---------- Data for this exercise ----------

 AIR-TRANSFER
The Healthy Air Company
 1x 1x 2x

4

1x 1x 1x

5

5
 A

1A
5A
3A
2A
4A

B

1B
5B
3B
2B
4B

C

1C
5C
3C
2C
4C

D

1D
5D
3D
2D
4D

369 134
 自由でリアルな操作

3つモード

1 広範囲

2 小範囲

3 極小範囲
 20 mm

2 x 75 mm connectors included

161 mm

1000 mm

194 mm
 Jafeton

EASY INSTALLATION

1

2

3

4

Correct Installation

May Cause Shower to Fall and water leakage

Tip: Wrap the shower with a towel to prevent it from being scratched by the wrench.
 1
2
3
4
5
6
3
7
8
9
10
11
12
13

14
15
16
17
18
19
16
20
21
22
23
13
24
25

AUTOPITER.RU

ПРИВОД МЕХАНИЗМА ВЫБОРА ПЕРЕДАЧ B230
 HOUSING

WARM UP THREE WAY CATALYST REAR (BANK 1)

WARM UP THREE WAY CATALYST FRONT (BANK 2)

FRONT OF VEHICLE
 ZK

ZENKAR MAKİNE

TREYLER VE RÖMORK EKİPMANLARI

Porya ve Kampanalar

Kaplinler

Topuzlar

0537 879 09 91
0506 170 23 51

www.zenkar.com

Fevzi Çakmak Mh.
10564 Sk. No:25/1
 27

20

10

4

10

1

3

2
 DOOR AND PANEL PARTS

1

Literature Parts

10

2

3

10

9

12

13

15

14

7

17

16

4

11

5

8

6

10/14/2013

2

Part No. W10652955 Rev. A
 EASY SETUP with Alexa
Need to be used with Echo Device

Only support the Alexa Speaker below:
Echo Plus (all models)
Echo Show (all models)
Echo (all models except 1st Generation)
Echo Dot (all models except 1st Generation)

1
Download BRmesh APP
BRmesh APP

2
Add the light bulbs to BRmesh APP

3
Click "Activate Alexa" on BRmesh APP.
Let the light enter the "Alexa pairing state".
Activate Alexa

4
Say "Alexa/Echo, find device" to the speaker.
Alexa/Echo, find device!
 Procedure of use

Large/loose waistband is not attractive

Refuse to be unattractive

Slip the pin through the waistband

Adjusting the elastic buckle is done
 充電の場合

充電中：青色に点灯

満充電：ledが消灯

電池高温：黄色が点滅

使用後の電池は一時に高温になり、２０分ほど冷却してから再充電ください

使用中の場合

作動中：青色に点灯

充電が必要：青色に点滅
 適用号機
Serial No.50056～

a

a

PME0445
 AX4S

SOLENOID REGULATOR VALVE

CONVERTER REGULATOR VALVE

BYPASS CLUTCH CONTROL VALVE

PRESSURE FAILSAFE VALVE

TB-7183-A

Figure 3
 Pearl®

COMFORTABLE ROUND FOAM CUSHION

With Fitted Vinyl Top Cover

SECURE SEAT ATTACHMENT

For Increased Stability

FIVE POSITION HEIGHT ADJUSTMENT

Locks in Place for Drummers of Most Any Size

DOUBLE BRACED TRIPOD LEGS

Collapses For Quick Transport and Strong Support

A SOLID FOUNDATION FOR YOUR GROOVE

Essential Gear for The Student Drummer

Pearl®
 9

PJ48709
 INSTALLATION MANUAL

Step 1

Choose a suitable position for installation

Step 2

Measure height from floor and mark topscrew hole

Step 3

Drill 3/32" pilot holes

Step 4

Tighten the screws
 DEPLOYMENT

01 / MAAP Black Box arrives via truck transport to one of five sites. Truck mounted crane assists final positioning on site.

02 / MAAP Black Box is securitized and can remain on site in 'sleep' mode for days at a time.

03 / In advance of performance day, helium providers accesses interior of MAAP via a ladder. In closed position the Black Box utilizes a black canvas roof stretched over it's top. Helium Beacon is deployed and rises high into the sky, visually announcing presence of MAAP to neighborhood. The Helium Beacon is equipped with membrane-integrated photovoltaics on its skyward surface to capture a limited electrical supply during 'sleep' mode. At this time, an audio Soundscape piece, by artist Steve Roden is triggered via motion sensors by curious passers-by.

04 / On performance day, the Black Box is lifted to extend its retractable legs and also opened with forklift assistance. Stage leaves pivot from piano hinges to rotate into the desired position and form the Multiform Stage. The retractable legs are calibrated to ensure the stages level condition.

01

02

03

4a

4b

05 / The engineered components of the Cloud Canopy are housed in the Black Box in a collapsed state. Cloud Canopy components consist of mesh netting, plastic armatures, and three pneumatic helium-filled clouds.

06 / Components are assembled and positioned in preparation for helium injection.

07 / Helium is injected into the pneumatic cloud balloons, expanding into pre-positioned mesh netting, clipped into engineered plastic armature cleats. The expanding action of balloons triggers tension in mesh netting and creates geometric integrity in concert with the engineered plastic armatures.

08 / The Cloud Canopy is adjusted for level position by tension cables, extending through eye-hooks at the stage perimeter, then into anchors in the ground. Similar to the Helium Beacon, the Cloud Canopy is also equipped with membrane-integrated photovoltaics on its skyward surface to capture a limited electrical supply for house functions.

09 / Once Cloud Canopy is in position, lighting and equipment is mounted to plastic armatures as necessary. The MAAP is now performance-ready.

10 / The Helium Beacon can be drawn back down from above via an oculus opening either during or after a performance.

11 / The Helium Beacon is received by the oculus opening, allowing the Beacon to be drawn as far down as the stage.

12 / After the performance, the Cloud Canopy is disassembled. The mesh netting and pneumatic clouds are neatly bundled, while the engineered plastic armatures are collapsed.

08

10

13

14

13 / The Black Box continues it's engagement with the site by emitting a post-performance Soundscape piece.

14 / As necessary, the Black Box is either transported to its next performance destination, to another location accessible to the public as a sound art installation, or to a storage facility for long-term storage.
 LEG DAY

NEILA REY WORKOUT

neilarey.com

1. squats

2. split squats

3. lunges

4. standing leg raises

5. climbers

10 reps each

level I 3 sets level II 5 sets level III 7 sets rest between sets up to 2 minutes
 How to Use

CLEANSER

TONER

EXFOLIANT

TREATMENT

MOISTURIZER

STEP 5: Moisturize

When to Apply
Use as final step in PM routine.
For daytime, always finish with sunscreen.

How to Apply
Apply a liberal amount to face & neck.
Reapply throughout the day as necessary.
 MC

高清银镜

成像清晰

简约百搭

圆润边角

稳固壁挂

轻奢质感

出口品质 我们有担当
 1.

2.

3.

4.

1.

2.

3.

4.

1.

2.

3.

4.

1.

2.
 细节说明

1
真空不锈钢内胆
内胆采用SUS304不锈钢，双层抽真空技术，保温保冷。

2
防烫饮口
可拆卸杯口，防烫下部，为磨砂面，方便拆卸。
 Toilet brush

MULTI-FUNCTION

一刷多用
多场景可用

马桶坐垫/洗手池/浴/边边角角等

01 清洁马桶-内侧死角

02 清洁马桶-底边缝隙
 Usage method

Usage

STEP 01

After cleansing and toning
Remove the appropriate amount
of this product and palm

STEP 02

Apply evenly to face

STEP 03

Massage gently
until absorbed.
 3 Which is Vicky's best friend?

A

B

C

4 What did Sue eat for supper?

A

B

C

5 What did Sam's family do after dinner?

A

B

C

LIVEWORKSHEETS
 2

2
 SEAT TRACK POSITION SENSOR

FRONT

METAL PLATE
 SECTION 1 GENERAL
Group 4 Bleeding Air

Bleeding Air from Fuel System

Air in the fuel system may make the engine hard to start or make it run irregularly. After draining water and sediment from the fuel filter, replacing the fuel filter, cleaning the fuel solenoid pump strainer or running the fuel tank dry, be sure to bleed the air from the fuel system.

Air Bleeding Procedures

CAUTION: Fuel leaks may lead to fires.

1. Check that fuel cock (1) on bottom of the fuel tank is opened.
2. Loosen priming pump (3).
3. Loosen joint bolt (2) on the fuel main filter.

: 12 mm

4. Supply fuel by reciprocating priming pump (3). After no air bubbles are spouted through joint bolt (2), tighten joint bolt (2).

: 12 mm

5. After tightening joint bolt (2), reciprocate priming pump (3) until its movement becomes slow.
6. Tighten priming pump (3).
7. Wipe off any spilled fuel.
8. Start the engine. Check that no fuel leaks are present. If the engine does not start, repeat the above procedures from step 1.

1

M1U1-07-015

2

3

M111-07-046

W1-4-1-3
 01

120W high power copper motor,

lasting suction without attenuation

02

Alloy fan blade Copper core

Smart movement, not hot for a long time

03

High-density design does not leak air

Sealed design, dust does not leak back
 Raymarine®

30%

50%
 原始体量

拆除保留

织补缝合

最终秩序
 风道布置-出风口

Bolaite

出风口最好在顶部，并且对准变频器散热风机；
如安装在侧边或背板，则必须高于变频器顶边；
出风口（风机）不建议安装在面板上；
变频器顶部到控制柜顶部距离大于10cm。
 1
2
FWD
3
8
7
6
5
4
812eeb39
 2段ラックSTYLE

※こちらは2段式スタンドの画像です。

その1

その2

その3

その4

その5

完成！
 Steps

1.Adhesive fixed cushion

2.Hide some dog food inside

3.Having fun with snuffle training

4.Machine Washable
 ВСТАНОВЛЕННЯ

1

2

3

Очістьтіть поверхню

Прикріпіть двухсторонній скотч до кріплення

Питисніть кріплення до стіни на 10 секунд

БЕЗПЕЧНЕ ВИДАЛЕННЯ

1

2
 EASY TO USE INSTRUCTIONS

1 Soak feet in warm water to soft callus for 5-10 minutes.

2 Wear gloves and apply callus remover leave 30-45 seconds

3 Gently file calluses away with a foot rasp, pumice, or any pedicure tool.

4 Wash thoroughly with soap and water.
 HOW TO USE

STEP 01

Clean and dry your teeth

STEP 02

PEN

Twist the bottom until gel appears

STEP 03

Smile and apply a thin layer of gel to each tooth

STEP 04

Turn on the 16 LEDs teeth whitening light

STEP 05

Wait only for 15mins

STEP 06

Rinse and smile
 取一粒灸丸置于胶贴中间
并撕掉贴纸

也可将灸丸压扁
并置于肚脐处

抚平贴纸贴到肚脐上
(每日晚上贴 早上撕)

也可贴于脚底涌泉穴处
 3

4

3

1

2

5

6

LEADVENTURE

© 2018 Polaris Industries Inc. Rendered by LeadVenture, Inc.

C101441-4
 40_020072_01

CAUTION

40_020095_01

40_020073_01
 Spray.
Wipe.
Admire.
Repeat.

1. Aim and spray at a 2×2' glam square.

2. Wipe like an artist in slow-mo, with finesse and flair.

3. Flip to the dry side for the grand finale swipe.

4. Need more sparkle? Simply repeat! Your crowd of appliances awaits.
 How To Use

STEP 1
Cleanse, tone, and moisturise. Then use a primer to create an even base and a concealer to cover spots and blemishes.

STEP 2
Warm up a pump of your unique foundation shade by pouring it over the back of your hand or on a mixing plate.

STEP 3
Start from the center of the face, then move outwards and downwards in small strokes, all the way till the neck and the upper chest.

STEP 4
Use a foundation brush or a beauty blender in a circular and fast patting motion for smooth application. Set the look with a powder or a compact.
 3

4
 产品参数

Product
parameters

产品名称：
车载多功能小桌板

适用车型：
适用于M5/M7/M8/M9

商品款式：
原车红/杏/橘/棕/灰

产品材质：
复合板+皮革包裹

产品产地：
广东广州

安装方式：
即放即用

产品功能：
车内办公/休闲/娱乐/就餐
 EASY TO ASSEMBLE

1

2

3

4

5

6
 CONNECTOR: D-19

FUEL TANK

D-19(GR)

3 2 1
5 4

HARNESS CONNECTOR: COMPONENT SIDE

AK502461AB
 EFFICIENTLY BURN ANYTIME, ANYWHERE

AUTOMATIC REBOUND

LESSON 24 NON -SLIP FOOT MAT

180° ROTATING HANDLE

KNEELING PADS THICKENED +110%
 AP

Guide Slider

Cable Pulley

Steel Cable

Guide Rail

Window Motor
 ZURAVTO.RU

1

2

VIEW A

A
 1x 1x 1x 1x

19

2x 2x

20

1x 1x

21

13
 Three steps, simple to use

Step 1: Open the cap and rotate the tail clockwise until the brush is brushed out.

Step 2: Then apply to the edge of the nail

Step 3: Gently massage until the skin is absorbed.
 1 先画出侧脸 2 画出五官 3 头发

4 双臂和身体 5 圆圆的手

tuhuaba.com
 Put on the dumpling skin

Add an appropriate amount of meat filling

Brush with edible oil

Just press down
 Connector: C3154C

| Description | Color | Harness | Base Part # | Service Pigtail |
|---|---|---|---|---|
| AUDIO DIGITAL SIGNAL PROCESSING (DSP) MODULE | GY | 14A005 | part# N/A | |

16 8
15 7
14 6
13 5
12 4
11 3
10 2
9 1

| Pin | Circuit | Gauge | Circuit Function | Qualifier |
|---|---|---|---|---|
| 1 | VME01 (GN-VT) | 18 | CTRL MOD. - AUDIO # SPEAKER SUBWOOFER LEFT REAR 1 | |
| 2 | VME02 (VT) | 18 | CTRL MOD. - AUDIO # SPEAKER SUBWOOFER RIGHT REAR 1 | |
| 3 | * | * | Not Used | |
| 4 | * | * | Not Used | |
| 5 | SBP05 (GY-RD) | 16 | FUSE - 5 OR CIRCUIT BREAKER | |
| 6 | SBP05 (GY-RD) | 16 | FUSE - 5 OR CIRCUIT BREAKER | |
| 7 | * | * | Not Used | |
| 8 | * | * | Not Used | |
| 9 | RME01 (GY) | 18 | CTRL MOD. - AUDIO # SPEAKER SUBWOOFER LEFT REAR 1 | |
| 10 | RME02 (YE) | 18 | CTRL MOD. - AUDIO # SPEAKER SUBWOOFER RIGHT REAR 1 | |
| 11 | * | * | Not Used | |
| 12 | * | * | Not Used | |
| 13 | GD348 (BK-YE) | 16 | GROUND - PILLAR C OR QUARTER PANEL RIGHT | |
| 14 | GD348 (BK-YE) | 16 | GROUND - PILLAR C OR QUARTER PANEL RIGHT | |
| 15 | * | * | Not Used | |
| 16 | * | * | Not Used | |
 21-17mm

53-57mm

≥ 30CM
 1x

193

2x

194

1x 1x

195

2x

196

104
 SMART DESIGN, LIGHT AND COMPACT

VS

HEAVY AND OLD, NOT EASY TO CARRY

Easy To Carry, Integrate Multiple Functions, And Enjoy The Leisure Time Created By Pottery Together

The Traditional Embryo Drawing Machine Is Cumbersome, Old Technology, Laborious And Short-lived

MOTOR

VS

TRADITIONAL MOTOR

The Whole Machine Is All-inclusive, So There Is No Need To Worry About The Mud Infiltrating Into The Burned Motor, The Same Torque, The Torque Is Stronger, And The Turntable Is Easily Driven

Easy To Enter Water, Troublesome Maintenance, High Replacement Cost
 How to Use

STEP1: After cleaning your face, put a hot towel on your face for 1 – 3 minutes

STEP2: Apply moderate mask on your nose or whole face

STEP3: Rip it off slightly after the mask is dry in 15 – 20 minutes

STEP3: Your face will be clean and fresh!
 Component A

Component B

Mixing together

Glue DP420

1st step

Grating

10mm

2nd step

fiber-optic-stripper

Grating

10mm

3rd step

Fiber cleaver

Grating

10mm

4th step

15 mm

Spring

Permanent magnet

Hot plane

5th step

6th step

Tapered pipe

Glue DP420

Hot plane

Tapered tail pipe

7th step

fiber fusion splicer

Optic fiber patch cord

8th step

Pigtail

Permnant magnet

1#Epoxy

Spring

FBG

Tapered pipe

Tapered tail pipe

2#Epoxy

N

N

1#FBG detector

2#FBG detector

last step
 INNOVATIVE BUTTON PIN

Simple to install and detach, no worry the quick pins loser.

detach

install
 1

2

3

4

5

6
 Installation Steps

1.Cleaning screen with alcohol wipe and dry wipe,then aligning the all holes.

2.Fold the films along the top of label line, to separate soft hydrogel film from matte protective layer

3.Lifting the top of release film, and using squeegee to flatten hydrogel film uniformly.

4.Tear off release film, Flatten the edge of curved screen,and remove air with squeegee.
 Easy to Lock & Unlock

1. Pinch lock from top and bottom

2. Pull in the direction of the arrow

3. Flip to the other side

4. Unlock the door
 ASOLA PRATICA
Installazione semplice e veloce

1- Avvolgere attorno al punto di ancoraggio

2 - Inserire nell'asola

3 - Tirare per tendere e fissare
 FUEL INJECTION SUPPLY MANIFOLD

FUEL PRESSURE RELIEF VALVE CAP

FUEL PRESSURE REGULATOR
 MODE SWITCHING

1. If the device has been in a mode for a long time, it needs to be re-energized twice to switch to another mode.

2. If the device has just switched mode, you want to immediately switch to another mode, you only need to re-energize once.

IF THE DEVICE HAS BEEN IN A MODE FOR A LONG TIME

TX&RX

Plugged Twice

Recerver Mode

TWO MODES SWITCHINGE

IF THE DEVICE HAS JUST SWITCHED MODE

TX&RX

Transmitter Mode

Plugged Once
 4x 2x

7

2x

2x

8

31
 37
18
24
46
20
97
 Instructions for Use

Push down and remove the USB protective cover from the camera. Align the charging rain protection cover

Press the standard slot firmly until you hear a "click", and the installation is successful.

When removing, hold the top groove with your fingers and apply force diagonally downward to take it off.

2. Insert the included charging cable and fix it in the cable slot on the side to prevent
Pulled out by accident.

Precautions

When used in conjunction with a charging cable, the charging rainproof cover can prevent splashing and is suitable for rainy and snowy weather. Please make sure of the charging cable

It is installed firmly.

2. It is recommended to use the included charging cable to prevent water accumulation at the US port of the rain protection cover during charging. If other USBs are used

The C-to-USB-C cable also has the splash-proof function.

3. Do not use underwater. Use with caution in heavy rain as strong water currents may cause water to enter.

----------

- [What you should do] Repeat the data word for word, starting at its first line and stopping after the line that contains "0506 170 23 51".

- [Written answer]
 AIR-TRANSFER
The Healthy Air Company
 1x 1x 2x

4

1x 1x 1x

5

5
 A

1A
5A
3A
2A
4A

B

1B
5B
3B
2B
4B

C

1C
5C
3C
2C
4C

D

1D
5D
3D
2D
4D

369 134
 自由でリアルな操作

3つモード

1 広範囲

2 小範囲

3 極小範囲
 20 mm

2 x 75 mm connectors included

161 mm

1000 mm

194 mm
 Jafeton

EASY INSTALLATION

1

2

3

4

Correct Installation

May Cause Shower to Fall and water leakage

Tip: Wrap the shower with a towel to prevent it from being scratched by the wrench.
 1
2
3
4
5
6
3
7
8
9
10
11
12
13

14
15
16
17
18
19
16
20
21
22
23
13
24
25

AUTOPITER.RU

ПРИВОД МЕХАНИЗМА ВЫБОРА ПЕРЕДАЧ B230
 HOUSING

WARM UP THREE WAY CATALYST REAR (BANK 1)

WARM UP THREE WAY CATALYST FRONT (BANK 2)

FRONT OF VEHICLE
 ZK

ZENKAR MAKİNE

TREYLER VE RÖMORK EKİPMANLARI

Porya ve Kampanalar

Kaplinler

Topuzlar

0537 879 09 91
0506 170 23 51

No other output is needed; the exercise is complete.